A re-combining binomial tree is in this picture. "Re-combining" just means that we end up in the same place given (i) Up movement --> Down movement, (ii) Down movement --> Up movement.

The set $\{0,1,...,n\}$ corresponds to the location of each node(s) on the $x$-axis. So, in the above picture, "1" would correspond to the nodes $S_{\Delta t}$, and "2" would correspond to the nodes $S_{2\Delta t}$. Consider the sets of nodes that correspond to to the following locations on the $x$-axis:

(i) $m \in \{1,...,n-2\}$,

(ii) $m+1$ and

(iii) $n$.

Let the $j$-th node at $m$ be the node that has had $j$ up-movements in all the sample paths leading to it. Let the $i$-th node at $n$ be similarly defined.

> **Given request 1**:
Pick out every line in the records that contains the word "When".

> **Supplied data**:
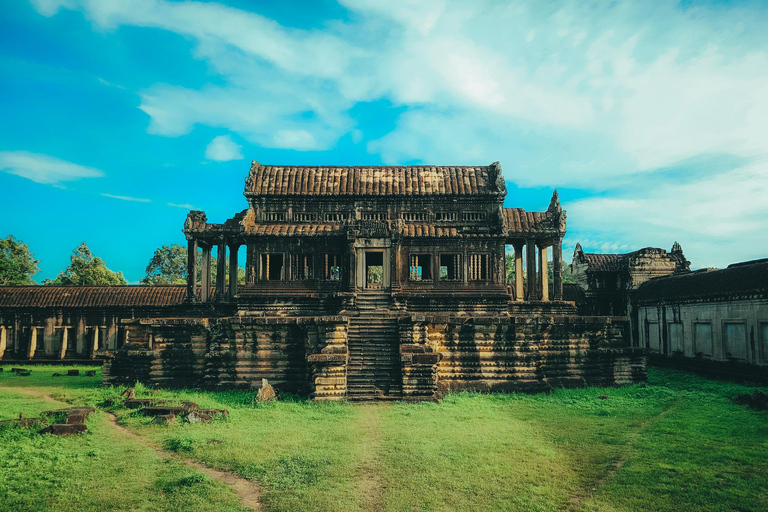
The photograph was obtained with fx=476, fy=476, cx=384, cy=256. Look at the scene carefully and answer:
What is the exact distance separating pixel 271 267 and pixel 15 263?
2577cm

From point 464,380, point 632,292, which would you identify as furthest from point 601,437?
point 632,292

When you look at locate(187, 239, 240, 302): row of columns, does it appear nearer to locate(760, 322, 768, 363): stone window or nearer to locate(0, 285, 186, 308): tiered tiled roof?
locate(0, 285, 186, 308): tiered tiled roof

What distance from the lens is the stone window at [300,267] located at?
2177cm

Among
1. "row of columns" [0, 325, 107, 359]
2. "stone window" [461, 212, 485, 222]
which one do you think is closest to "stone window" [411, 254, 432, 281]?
"stone window" [461, 212, 485, 222]

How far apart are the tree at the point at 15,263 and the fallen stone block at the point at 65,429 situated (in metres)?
→ 30.4

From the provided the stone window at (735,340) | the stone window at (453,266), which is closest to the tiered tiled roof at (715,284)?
the stone window at (735,340)

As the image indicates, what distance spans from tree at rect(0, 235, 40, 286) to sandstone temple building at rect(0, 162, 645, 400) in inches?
372

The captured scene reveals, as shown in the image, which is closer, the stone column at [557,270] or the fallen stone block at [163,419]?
the fallen stone block at [163,419]

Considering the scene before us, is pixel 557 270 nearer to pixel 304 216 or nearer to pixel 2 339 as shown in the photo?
pixel 304 216

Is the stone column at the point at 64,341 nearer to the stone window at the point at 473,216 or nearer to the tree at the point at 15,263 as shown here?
the tree at the point at 15,263

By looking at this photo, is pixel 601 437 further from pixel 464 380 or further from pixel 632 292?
pixel 632 292

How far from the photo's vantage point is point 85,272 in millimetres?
37875

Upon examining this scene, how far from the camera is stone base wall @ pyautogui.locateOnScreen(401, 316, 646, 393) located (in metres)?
16.8

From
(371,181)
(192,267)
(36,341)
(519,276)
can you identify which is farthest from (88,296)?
(519,276)
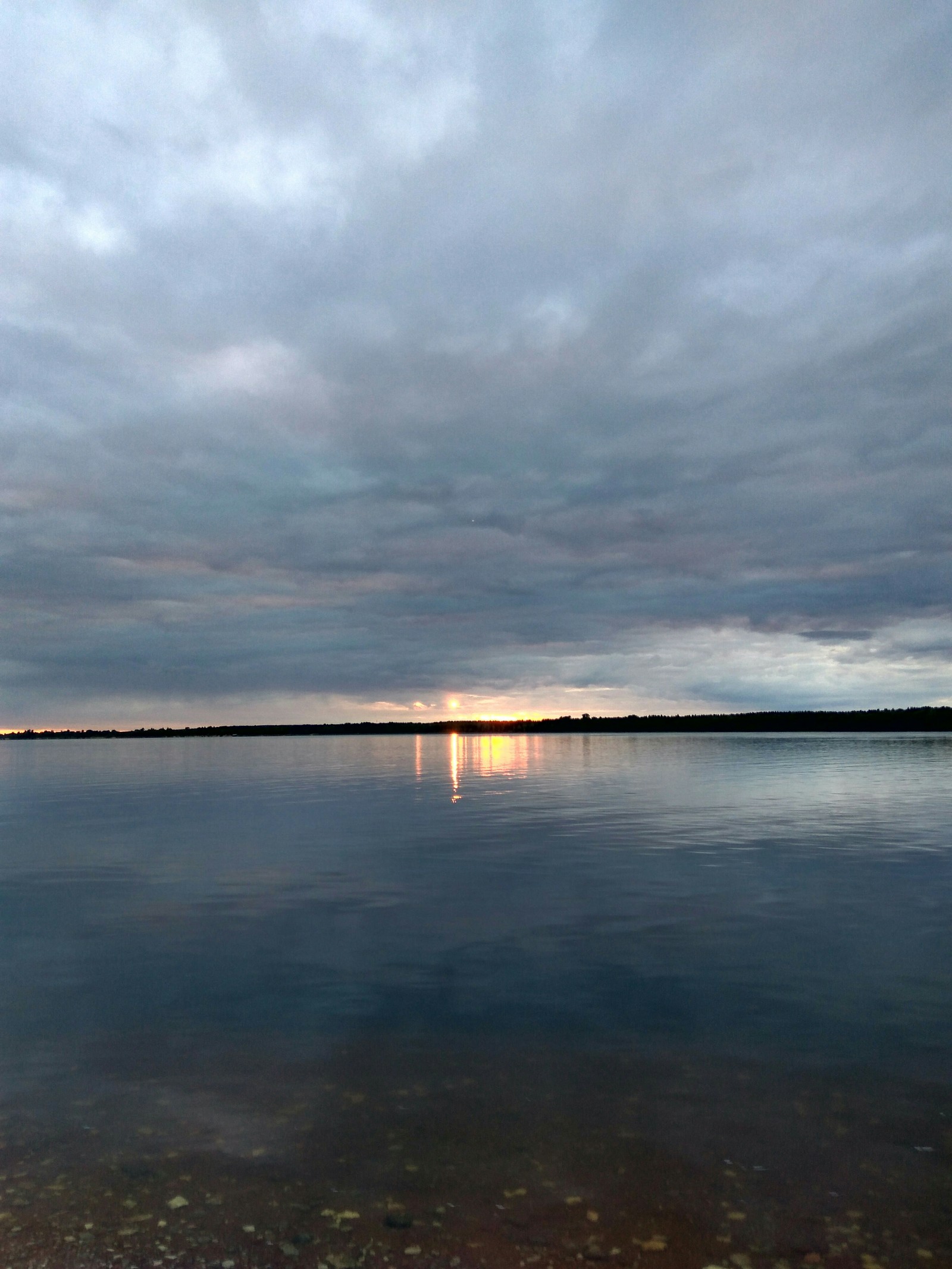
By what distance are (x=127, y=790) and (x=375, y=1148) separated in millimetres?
76304

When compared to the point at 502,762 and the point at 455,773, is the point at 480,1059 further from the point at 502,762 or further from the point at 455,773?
the point at 502,762

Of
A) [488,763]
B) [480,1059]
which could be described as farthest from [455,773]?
[480,1059]

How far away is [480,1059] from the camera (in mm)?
14273

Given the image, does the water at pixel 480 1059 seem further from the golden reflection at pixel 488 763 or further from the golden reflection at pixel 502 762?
the golden reflection at pixel 502 762

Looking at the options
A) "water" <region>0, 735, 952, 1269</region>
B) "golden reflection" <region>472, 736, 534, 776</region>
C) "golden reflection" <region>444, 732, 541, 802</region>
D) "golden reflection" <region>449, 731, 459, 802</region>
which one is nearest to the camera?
"water" <region>0, 735, 952, 1269</region>

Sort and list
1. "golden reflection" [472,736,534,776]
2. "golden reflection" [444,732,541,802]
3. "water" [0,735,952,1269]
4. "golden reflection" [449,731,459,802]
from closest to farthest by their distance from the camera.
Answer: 1. "water" [0,735,952,1269]
2. "golden reflection" [449,731,459,802]
3. "golden reflection" [444,732,541,802]
4. "golden reflection" [472,736,534,776]

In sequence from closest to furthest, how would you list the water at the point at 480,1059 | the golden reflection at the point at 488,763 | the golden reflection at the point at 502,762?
1. the water at the point at 480,1059
2. the golden reflection at the point at 488,763
3. the golden reflection at the point at 502,762

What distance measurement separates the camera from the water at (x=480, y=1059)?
9281 mm

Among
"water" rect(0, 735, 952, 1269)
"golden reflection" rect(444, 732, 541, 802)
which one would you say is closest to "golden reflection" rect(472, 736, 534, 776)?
"golden reflection" rect(444, 732, 541, 802)

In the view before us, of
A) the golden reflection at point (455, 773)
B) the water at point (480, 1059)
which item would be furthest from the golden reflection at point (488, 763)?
the water at point (480, 1059)

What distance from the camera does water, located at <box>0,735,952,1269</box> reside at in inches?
365

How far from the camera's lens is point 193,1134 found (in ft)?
37.7

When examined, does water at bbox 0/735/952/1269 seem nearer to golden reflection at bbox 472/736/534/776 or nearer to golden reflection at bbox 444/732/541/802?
golden reflection at bbox 444/732/541/802

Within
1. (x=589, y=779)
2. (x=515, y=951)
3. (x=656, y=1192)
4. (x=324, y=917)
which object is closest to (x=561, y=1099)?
(x=656, y=1192)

> **Given request 2**:
Answer these questions using the binomial tree passage:
(a) What does "re-combining" mean for the tree?
(b) In the picture, which nodes does "2" correspond to?
(c) How is the j-th node at m defined?

> **Written reply 1**:
When you look at locate(187, 239, 240, 302): row of columns, does it appear nearer to locate(760, 322, 768, 363): stone window or nearer to locate(0, 285, 186, 308): tiered tiled roof?
When compared to the point at 502,762 and the point at 455,773, is the point at 480,1059 further from the point at 502,762 or further from the point at 455,773?
When examined, does water at bbox 0/735/952/1269 seem nearer to golden reflection at bbox 472/736/534/776 or nearer to golden reflection at bbox 444/732/541/802?

> **Written reply 2**:
(a) It means we end up in the same place after an up movement followed by a down movement, or after a down movement followed by an up movement.
(b) The nodes $S_{2\Delta t}$.
(c) It is the node that has had j up-movements in all the sample paths leading to it.